UConn’s McNair Scholars visit Northeastern
By Sage Wesenberg, Biochemistry and Journalism 2019
Several University of Connecticut students visited Northeastern last week as part of their preparation to apply to PhD programs. The group of McNair Scholars had the opportunity to meet with College of Science and Bouvé College of Health Sciences faculty to talk about their focus and research topics.
The McNair Scholars Program is a national initiative funded by the US Department of Education’s TRIO program, with the goal of helping to prepare motivated undergraduate students for doctoral programs. UConn focuses its efforts in science, technology, engineering, and math (STEM) fields. The program is catered towards first-generation, low-income college students, and students from underrepresented populations. The rigorous program throughout students’ undergraduate career is coupled with a nine-week summer research program for rising seniors interested in participating in a robust research project. During this, students have the opportunity to work on independent projects with faculty and graduate student mentors, take a GRE preparatory class, and spend time in professional development workshops for graduate school applications. Additionally, the students visit graduate programs at other universities to network with professors and discuss their research.

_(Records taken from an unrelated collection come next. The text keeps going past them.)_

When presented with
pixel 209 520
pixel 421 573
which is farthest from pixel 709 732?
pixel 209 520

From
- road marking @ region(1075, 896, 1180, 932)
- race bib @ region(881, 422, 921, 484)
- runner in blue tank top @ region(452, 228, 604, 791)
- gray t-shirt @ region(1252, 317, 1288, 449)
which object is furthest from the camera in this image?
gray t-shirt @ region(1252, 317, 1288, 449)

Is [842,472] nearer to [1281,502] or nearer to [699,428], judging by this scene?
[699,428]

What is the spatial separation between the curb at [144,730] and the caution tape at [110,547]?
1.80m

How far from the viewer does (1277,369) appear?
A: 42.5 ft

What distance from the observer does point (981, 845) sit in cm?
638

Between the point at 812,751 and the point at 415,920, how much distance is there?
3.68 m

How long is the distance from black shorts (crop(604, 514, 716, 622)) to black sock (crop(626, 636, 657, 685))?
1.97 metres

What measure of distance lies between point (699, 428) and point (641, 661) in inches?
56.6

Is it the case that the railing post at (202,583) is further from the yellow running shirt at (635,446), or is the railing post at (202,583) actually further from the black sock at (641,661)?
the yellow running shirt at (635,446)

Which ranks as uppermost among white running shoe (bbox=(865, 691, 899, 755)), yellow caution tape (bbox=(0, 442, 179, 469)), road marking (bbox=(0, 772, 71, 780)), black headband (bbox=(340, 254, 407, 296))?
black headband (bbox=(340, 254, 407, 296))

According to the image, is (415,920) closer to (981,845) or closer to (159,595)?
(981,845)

During their visit to Northeastern six McNair Scholars spent the morning touring campus and meeting individually with professors and Directors of Admissions. Afterwards, lunch was shared with College of Science Dean Ken Henderson and McNair Scholar Derion Reid, a third year PhD student at Northeastern. With interests in everything from athlete susceptibility to exertional heat stroke to termites’ microbial interactions for the development of biofuels, each Scholar showed passion for their career aspirations. According to the UConn McNair Scholars Program Coordinator, many of the Scholars are interested in considering graduate programs at Northeastern for its resources, desirable location, and co-op opportunities.

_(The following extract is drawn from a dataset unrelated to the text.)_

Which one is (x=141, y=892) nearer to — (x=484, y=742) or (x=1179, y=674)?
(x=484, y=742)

“The McNair program is part of a long lineage of new success in front of you, so it’s a privilege for us to be a part of this,” said Henderson, introducing himself.
Henderson engaged with students as they inquired about Northeastern, its PhD programs, and his career path. When asked what distinguishes Northeastern’s graduate programs, Henderson brought context to the experiential learning that Northeastern embodies.
“Our graduate and undergraduate curricular are honed by this particular feature between what industries are doing and what we’re teaching in the classroom,” he said. “It gets you that depth and insight, puts you ahead of the curve and makes you more competitive against your peers. It also helps you think about what you really want to do.”
Students also gained insight into PhD life. A Chemical Biology PhD student, Reid works in Dr. Carla Mattos’ lab studying protein structures involved in cancer signaling. He candidly shared the demanding responsibilities of being a PhD candidate, but credited his preparedness to the McNair Scholar Program at Winthrop University.
“It was a really great opportunity. I wasn’t familiar with what I could do with a PhD, so McNair definitely opened my eyes to a lot of different opportunities,” Reid said.
The College of Science and Henderson hope to continue to foster relationships with McNair Scholars from around the country, potentially gaining McNair alumni as incoming PhD students. Northeastern is hopeful that its recent application to be a McNair Scholars Program host university to serve students is successful, which would add to the six in New England.